TCU é disputado por PT, PL e centrão, com cearense na briga
Disputa no TCU envolve PT, PL e centrão, com cearense na disputa
O deputado federal Danilo Forte (União Brasil) reafirma seu compromisso em lutar por uma vaga no Tribunal de Contas da União (TCU), que atualmente tem pelo menos quatro candidatos: um do PT, um do União Brasil, um do PL e outro do PSD.
Além de Forte, os concorrentes são Hélio Lopes (PL-RJ), Odair Cunha (PT-MG) e Hugo Leal (PSD-RJ). Lopes, um aliado próximo do ex-presidente Jair Bolsonaro (PL), busca capitalizar a polarização eleitoral em vista da corrida de 2026, tentando se opor a Cunha.
O candidato petista, por sua vez, teria um acordo com Hugo Motta (Republicanos-PB), presidente da Câmara, além de lideranças do PP, PSD e MDB. Fonte do O POVO revela que membros da bancada cearense acreditam que Cunha ainda tem boas chances, mas a entrada de Forte e Lopes torna o cenário mais incerto.

=-=-=

● **Tarefas a cumprir**
1. Transcreva do texto sobre a disputa no TCU tudo o que vai de "Além de Forte, os" até "opor a Cunha.".
2. Responda com base no texto sobre a disputa no TCU:
(a) Por qual partido Danilo Forte é deputado federal?
(b) Qual é o estado de Hélio Lopes, segundo a sigla que acompanha seu nome?
(c) Quem é apontado como presidente da Câmara?
Os itens não são necessários para resolver as tarefas.

=-=-=

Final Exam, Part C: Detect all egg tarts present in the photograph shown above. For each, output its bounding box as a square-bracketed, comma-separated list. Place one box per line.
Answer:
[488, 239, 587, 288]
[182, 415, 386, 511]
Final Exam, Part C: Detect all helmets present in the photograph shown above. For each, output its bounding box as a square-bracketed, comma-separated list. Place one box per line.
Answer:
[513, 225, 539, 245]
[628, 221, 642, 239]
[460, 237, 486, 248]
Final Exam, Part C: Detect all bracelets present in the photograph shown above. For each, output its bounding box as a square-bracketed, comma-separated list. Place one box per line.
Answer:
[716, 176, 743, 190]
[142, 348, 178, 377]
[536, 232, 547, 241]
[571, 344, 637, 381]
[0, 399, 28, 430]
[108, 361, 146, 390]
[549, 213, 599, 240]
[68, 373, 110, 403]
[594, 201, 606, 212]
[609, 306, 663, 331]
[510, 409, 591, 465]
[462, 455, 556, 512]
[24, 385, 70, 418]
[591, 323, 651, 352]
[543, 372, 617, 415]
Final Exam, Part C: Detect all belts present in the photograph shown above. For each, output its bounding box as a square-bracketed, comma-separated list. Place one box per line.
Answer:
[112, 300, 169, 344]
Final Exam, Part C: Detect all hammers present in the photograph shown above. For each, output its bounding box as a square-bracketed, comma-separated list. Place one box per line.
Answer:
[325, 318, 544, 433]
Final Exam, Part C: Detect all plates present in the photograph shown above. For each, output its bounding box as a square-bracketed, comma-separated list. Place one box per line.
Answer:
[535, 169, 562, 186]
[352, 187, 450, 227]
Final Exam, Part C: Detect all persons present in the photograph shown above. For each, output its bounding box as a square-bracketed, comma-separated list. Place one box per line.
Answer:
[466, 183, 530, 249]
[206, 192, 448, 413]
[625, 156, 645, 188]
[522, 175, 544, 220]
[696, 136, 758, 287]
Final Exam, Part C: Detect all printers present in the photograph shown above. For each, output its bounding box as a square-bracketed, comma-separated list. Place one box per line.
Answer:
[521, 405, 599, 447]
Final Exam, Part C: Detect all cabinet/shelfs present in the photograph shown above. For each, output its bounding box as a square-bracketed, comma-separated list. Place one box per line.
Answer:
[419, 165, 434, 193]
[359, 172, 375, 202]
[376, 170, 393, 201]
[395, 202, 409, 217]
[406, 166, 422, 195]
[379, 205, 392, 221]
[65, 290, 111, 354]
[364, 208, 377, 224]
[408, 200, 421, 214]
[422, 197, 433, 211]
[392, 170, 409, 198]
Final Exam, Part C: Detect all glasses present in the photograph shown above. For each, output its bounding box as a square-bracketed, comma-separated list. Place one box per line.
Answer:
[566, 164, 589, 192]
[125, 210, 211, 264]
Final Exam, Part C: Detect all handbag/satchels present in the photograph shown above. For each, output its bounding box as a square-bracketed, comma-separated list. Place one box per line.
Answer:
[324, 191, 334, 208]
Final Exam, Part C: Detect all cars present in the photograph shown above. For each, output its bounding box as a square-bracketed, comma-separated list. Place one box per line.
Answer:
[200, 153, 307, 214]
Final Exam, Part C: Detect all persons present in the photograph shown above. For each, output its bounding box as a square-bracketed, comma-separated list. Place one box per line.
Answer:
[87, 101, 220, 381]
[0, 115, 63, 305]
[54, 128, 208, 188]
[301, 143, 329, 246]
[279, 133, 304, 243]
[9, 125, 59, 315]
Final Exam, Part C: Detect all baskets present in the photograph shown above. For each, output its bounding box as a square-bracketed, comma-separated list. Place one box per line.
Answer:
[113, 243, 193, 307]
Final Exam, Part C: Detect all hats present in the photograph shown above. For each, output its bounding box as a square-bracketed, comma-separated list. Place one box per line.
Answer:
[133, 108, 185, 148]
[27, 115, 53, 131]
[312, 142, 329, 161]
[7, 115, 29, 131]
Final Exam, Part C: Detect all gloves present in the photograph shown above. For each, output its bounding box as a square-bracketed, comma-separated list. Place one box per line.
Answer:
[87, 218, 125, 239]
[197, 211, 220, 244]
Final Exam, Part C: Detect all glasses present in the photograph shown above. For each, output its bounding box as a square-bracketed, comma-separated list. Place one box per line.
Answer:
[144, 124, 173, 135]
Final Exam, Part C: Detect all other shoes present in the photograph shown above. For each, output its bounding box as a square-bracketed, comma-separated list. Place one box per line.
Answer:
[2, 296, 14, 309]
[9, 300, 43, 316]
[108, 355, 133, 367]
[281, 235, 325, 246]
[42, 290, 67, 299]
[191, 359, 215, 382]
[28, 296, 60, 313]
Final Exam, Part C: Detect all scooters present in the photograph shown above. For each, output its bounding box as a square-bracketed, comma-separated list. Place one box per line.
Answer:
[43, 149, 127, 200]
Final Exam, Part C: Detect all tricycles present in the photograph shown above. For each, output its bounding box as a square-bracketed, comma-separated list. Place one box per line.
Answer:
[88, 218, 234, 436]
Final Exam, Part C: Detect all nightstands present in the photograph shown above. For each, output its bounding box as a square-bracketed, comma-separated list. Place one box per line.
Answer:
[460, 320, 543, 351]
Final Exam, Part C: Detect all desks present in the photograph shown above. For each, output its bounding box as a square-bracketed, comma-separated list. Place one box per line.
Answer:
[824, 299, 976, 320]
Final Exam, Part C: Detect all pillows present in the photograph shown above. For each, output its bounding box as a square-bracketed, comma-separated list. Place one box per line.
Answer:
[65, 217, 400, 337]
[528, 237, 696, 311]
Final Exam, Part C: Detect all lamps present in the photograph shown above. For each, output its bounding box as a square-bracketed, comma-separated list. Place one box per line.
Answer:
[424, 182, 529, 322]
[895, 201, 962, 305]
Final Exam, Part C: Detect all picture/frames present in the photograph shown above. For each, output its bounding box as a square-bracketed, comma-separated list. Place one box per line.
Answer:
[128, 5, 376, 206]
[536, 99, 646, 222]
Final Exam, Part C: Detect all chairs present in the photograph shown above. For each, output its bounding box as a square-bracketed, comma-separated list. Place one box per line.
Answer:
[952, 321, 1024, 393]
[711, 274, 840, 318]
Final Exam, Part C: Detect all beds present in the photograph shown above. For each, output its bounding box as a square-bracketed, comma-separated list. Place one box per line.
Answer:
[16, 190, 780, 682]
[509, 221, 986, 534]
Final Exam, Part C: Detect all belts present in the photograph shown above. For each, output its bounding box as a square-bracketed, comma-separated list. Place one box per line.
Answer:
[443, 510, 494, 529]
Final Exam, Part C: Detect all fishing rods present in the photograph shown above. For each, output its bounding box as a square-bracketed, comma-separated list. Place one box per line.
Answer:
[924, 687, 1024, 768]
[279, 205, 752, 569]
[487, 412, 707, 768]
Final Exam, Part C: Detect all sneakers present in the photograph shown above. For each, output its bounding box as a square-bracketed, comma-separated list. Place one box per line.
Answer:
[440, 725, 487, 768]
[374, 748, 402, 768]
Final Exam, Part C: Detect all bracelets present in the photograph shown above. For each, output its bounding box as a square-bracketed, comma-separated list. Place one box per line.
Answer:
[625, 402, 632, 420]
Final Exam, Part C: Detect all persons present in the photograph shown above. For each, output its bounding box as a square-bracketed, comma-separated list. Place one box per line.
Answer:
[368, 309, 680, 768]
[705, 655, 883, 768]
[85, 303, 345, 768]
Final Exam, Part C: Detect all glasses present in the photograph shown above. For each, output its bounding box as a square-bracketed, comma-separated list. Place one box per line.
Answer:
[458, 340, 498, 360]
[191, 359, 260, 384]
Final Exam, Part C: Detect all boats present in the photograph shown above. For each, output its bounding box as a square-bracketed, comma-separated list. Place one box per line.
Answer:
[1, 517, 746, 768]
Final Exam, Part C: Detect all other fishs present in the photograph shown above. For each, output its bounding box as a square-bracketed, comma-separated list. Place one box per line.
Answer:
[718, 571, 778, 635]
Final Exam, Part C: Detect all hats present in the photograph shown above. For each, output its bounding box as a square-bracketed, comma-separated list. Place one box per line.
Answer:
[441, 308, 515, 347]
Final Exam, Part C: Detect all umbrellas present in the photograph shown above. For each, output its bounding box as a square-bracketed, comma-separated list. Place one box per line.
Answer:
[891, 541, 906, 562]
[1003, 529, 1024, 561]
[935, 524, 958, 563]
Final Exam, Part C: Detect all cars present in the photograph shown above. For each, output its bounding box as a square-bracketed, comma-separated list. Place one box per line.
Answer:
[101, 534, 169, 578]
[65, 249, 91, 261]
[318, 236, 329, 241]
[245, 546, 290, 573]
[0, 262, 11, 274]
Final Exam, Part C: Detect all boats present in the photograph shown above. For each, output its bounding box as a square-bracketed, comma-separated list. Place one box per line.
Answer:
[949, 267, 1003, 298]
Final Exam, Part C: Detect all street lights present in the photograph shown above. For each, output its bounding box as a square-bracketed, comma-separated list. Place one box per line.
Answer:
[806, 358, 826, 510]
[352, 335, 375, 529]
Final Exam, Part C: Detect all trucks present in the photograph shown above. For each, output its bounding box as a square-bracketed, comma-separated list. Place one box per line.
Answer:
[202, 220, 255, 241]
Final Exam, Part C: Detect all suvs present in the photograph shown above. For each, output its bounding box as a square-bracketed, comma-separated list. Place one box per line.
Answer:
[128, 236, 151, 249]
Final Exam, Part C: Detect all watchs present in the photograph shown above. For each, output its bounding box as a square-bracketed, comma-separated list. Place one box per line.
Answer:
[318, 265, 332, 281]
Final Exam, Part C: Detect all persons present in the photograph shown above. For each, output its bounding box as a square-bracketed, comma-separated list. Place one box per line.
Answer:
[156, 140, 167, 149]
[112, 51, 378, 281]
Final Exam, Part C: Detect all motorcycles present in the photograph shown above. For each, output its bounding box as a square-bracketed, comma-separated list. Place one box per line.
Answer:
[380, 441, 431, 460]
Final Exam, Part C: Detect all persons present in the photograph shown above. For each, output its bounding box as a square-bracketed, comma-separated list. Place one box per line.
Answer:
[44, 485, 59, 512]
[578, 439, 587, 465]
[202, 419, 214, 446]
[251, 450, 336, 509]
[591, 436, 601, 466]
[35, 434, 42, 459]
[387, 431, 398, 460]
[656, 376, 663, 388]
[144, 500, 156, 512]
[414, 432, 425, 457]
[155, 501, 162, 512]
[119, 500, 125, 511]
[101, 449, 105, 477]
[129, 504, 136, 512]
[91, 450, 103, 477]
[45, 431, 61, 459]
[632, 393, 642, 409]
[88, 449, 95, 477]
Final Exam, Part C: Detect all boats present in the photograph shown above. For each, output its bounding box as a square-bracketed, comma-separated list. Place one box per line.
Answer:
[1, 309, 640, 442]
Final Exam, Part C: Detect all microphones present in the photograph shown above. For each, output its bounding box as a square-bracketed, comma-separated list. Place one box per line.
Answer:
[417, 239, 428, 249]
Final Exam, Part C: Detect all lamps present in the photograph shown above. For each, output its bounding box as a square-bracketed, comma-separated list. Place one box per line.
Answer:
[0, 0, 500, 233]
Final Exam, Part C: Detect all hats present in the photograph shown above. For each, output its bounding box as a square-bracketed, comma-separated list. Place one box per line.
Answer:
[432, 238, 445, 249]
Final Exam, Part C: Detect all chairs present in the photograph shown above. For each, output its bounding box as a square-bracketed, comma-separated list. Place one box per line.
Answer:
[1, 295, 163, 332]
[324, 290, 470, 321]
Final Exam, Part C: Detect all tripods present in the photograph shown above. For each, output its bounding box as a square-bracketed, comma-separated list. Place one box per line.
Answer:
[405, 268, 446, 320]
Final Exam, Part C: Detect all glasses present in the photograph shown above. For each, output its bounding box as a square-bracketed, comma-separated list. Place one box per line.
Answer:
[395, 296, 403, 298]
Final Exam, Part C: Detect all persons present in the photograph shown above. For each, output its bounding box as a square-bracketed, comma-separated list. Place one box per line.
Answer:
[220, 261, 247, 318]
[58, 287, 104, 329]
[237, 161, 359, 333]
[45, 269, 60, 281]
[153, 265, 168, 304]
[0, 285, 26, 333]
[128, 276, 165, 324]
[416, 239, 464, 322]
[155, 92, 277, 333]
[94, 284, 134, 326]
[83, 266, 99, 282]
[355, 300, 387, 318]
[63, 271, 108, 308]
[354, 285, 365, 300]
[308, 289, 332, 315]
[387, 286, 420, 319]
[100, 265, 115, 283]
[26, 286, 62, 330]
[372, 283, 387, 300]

=-=-=

● **Respostas do exercício**
1.
Além de Forte, os concorrentes são Hélio Lopes (PL-RJ), Odair Cunha (PT-MG) e Hugo Leal (PSD-RJ). Lopes, um aliado próximo do ex-presidente Jair Bolsonaro (PL), busca capitalizar a polarização eleitoral em vista da corrida de 2026, tentando se opor a Cunha.

2.
(a) União Brasil.
(b) Rio de Janeiro (RJ).
(c) Hugo Motta (Republicanos-PB).